EJERCICIO PLANTEADO A> Traduce al inglés esta oración del texto sobre la empresa política kirchnerista: "Creo que este razonamiento es pertinente para examinar con su óptica la empresa política kirchnerista."

FRAGMENTO DEL TEXTO>
Quisiera abordar brevemente los
desafíos que nos colocó esta última temporada de nuestra experiencia en democracia. En rigor de verdad voy a concentrarme sólo en uno de ellos, el
desafío que implicó para una sensibilidad política ahora más atenta al estado de derecho y al pluralismo
democrático el despliegue de una empresa política como la que ha avanzado en
estos años a fuerza de mandobles institucionales y bajo
el impulso de la dialéctica amigo/enemigo. A esa empresa política muchos de los que, desde la izquierda, acompañaron críticamente nuestro itinerario
ideológico le han ofrecido sus razones.
Y así hemos visto que han justificado la
deriva hacia la concentración del poder público y un discurso oficial poco
tolerante con los disensos en nombre de
un cambio social a la vez urgente y necesario. Por cierto, no pocos de
ellos han admitido que existen tensiones entre esa política de transformación y
los usos y costumbres de la institucionalidad democrática. Pero sólo lo han
hecho para a renglón seguido cuestionar toda preocupación por ese estado de cosas denunciando en ella, con
palabras de otros tiempos, las limitaciones de un institucionalismo ciego y sordo a los imperativos de la lucha
por el poder.
Para comentar esta postura, que evoca otras que conocimos en el pasado,
recurriré al pensamiento político
ecologista. En forma sintética, el teorema del pensamiento ecologista parte de
una premisa y afirma que, en verdad ,el progreso técnico tiene una función
positiva porque va eliminando carencias y miserias. Pero enseguida llama la
atención a los costos del progreso. Las
externalidades, como dicen los economistas para nombrar los efectos sobre un
agente que produce la intervención de otro agente, pueden tornarse cada vez más
negativas a medida que aumenta la
intensidad del progreso. Así tenemos por ejemplo el caso de que si los prejuicios sobre la napa
freática tienen un costo superior a los beneficios que reporta el uso masivo de
pesticidas, el empleo de pesticidas se vuelve una cuestión problemática. Para
cerrar el teorema, el pensamiento ecologista concluye que “el buen progreso” es
un progreso sustentable desde el punto de vista de la preservación del medio
ambiente. Creo que este razonamiento es pertinente para examinar con su óptica la empresa política kirchnerista.

(Extractos de datos de preguntas espaciales)

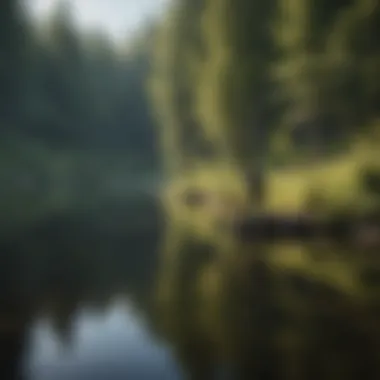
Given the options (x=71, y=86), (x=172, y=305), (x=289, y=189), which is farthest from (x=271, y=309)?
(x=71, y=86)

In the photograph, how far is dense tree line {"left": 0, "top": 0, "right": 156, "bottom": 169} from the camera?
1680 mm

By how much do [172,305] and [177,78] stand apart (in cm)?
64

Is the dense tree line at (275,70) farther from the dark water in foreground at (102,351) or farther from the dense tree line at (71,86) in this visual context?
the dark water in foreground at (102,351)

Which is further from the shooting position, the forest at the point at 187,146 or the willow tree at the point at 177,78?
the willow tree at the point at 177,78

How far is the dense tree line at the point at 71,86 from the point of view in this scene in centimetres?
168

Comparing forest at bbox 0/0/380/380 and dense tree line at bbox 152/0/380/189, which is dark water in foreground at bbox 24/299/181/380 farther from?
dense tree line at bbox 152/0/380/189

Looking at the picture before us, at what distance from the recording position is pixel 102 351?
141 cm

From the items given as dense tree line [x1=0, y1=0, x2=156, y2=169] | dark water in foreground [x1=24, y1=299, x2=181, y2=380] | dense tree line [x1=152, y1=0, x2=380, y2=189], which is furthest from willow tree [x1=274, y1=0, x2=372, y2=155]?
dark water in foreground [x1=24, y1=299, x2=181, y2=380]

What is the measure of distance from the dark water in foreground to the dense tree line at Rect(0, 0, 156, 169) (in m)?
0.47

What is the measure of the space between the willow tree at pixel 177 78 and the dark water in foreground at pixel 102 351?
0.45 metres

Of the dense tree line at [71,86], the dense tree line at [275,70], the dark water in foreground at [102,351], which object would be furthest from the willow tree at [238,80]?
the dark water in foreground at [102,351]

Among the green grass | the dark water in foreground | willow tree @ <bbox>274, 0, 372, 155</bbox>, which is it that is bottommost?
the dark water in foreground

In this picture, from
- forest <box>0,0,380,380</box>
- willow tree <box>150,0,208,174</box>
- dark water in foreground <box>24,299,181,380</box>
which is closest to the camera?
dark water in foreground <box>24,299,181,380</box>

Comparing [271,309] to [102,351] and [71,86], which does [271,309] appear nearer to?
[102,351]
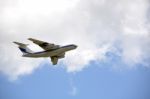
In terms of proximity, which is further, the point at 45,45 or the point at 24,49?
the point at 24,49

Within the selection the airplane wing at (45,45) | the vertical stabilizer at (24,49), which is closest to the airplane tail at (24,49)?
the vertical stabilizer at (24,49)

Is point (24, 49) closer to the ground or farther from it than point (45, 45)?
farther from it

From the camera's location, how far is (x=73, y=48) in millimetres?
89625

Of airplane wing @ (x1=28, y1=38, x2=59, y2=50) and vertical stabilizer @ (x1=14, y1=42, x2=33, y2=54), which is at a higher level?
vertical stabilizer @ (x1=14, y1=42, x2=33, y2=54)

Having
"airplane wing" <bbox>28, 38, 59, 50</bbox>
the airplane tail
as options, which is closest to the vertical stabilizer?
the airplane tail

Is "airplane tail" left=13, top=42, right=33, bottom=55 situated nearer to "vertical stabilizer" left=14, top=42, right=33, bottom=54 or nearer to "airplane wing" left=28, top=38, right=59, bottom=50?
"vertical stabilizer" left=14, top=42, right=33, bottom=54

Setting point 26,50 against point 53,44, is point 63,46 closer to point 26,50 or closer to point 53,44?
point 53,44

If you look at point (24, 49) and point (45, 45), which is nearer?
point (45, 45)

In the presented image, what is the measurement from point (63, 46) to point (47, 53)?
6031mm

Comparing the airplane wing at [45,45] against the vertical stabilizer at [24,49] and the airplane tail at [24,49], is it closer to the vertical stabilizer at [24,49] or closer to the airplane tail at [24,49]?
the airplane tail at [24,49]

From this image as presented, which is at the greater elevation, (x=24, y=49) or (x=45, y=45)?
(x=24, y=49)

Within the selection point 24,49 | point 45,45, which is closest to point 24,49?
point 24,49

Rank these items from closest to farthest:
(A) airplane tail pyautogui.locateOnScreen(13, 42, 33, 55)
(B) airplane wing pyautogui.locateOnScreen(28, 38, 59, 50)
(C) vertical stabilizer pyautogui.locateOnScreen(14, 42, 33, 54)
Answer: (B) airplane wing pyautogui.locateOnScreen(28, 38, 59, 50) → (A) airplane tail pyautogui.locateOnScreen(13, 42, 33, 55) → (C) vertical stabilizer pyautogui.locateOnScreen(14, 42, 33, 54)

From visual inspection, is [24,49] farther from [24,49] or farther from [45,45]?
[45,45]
...
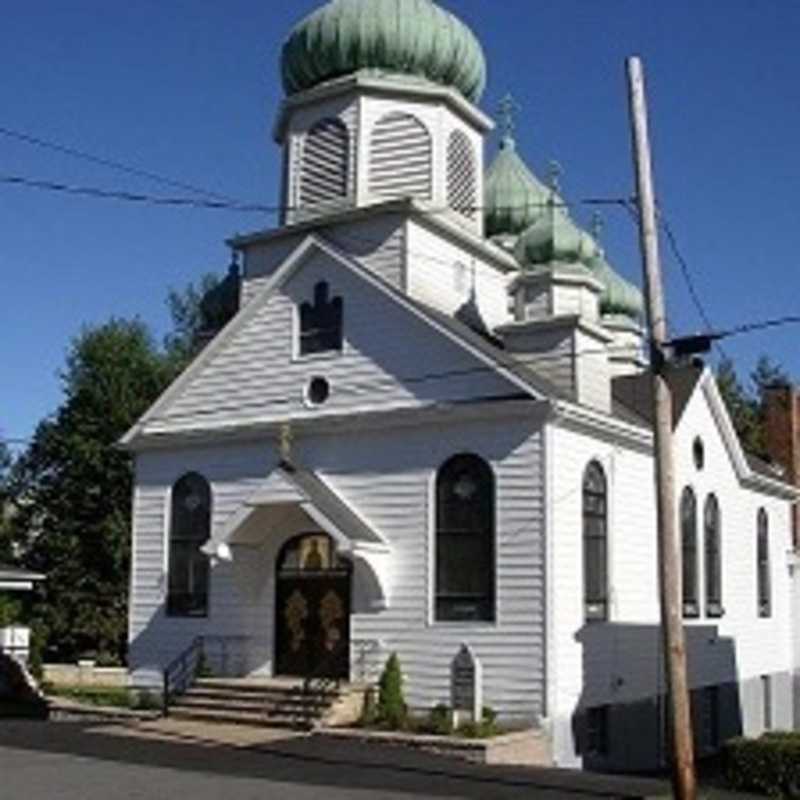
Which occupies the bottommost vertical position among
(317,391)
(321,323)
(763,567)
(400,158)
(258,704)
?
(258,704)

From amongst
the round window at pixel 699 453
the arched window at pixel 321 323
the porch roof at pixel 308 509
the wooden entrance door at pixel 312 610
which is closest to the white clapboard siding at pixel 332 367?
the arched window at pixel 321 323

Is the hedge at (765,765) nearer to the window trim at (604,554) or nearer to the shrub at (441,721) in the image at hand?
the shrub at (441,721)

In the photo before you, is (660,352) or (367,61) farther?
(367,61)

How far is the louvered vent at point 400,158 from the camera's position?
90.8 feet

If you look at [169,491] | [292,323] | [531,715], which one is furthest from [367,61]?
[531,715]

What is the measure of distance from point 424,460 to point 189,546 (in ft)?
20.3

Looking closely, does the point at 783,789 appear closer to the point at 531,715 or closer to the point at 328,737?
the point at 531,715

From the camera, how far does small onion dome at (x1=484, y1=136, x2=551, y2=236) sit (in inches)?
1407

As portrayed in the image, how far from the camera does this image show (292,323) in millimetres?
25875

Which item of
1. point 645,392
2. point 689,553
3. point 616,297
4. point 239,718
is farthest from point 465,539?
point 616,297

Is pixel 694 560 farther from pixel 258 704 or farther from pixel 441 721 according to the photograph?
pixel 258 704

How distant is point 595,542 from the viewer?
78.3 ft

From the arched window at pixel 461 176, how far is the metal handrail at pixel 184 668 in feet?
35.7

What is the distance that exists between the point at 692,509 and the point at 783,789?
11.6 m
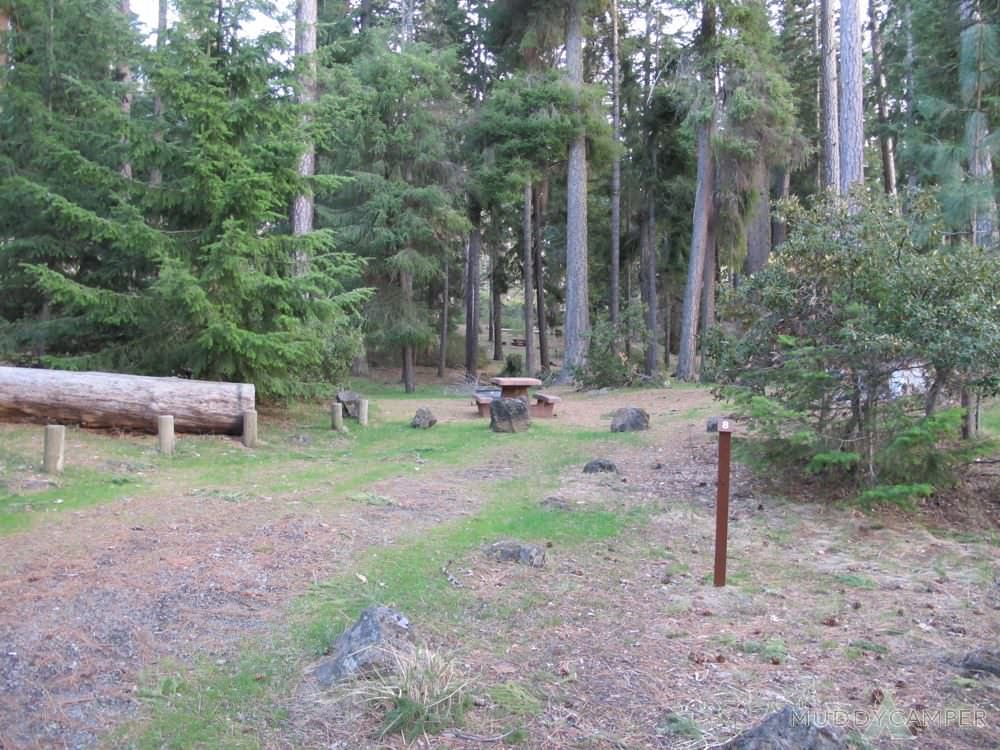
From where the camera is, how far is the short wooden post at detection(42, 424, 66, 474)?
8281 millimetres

EJERCICIO PLANTEADO B> Extrae de los registros todas las líneas que contengan la palabra "presented", distinguiendo entre mayúsculas y minúsculas.

RESPUESTA A LA TAREA A> I believe this reasoning is pertinent for examining the Kirchnerist political enterprise through its lens.

RESPUESTA A LA TAREA B>
In the presented image, what is the measurement from point (63, 46) to point (47, 53)?
From this image as presented, which is at the greater elevation, (x=24, y=49) or (x=45, y=45)?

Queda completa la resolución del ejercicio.